Learning Outcomes for the B.S. in Data Science
Graduates of the Data Science undergraduate program will demonstrate expertise in the following core competencies essential to succeed as a data and information science professional:
Data Literacy and Foundations
- Compare and explain the differences amongst data, information, knowledge, and wisdom.
- Interpret how data plays a key role in various societal contexts, including knowledge creation,
innovation, decision-making, and influencing societal values. - Analyze datasets and data technologies to evaluate data veracity, including bias in data collection,
organization, representation, dissemination, and technological applications. - Utilize various data analysis techniques and methods to analyze and share insights across different
contexts.
Data Analysis and Visualization
- Apply data science concepts, techniques, and tools to support data analytics.
- Organize and analyze datasets using descriptive statistics and visualizations to interpret data and communicate findings.
- Design effective visualizations for various data types, analytical tasks, and contexts.
- Assess the purpose, benefits, and limitations of visualization as a data analysis methodology.
- Identify and select appropriate data analysis methods and models to solve real-world problems, weighing their advantages and disadvantages.
Computational and Statistical Techniques
- Apply inferential statistics, predictive analytics, and data mining to various informatics and data contexts.
- Utilize supervised machine learning methods, including regression, classification, and support vector machines, to analyze datasets.
- Implement unsupervised machine learning techniques, such as clustering and principal components analysis, for data exploration and pattern discovery.
- Write programs to perform data analytics using languages such as R, Python, and SQL.
- Evaluate statistical learning and modeling methods to solve real-world problems, considering their advantages and disadvantages.
Data Management and Information Science
- Demonstrate the application of the data lifecycle, including data curation, stewardship, and longterm preservation.
- Contextualize the characteristics of various genres of data utilized in a variety of disciplines, research communities, and government organizations.
- Apply principles of consistency and uniformity to recognize the need for authorized terms for describing various types of data.

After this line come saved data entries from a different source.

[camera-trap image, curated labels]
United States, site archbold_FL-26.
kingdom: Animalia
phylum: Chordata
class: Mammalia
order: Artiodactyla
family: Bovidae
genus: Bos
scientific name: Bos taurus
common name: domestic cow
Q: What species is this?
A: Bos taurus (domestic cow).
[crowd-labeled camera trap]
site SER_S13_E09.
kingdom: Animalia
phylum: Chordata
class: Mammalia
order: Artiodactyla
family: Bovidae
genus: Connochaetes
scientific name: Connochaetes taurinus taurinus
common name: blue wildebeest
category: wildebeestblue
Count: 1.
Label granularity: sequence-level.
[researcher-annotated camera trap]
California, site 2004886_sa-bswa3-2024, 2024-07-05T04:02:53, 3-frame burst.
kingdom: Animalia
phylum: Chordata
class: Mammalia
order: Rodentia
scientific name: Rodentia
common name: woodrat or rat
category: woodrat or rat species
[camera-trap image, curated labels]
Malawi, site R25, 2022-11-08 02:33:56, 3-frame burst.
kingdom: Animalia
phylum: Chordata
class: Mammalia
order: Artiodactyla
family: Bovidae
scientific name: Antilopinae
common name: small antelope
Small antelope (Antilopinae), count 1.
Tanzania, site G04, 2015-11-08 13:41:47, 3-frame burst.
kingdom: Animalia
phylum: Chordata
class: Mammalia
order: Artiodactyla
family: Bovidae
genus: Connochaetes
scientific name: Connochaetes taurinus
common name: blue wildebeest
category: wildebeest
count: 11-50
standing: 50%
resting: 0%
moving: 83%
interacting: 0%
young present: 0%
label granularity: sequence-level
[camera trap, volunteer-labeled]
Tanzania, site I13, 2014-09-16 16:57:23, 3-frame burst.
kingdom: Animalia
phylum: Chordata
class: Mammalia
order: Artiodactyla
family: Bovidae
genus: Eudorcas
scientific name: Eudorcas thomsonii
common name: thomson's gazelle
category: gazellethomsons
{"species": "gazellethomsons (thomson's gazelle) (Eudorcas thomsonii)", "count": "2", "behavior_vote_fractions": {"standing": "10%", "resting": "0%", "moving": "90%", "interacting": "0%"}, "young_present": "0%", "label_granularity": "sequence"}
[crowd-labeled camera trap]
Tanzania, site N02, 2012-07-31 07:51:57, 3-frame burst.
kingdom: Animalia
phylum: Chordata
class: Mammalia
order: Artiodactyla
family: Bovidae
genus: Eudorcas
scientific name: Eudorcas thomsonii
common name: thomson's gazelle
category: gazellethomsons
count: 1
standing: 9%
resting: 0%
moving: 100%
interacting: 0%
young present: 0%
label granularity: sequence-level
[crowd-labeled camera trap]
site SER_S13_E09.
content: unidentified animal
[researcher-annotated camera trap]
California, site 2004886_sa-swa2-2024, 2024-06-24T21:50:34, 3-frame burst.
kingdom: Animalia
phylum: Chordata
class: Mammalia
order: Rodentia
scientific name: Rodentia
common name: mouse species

- Implement principles of data organization, including metadata, encoding standards, access control, version control, and data documentation.
- Analyze critical issues associated with the storage, backup, and security of data.
- Analyze and compare data policies and their potential outcomes.
Ethics and Social Impact
- Identify and analyze the relationship between data, community, and society.
- Discuss the social, political, and ethical aspects of data creation, access, ownership, and communication.
- Develop arguments using ethical reasoning to suggest improvements to data-driven systems and practices.
- Assess how data-driven decisions influence human rights and social justice, particularly in terms of privacy, autonomy, and equality.
- Advocate for the ethical responsibilities of data scientists in mitigating biases and promoting fairness and social justice through their work.
- Ensure community engagement methods are used when working with community data throughout the data lifecycle.
Applied Experience and Communication
- Design, conduct, and communicate research results.
- Apply tools and techniques of research and project management.
- Apply data science skills to interdisciplinary projects, demonstrating the ability to integrate domain knowledge with data science methodologies.
- Analyze the economic, industrial, legal, and business contexts of technology and data, preparing to navigate and address challenges as data professionals.
- Develop and present data-driven and asset-based approaches to real-world problems, demonstrating effective communication skills to diverse stakeholders.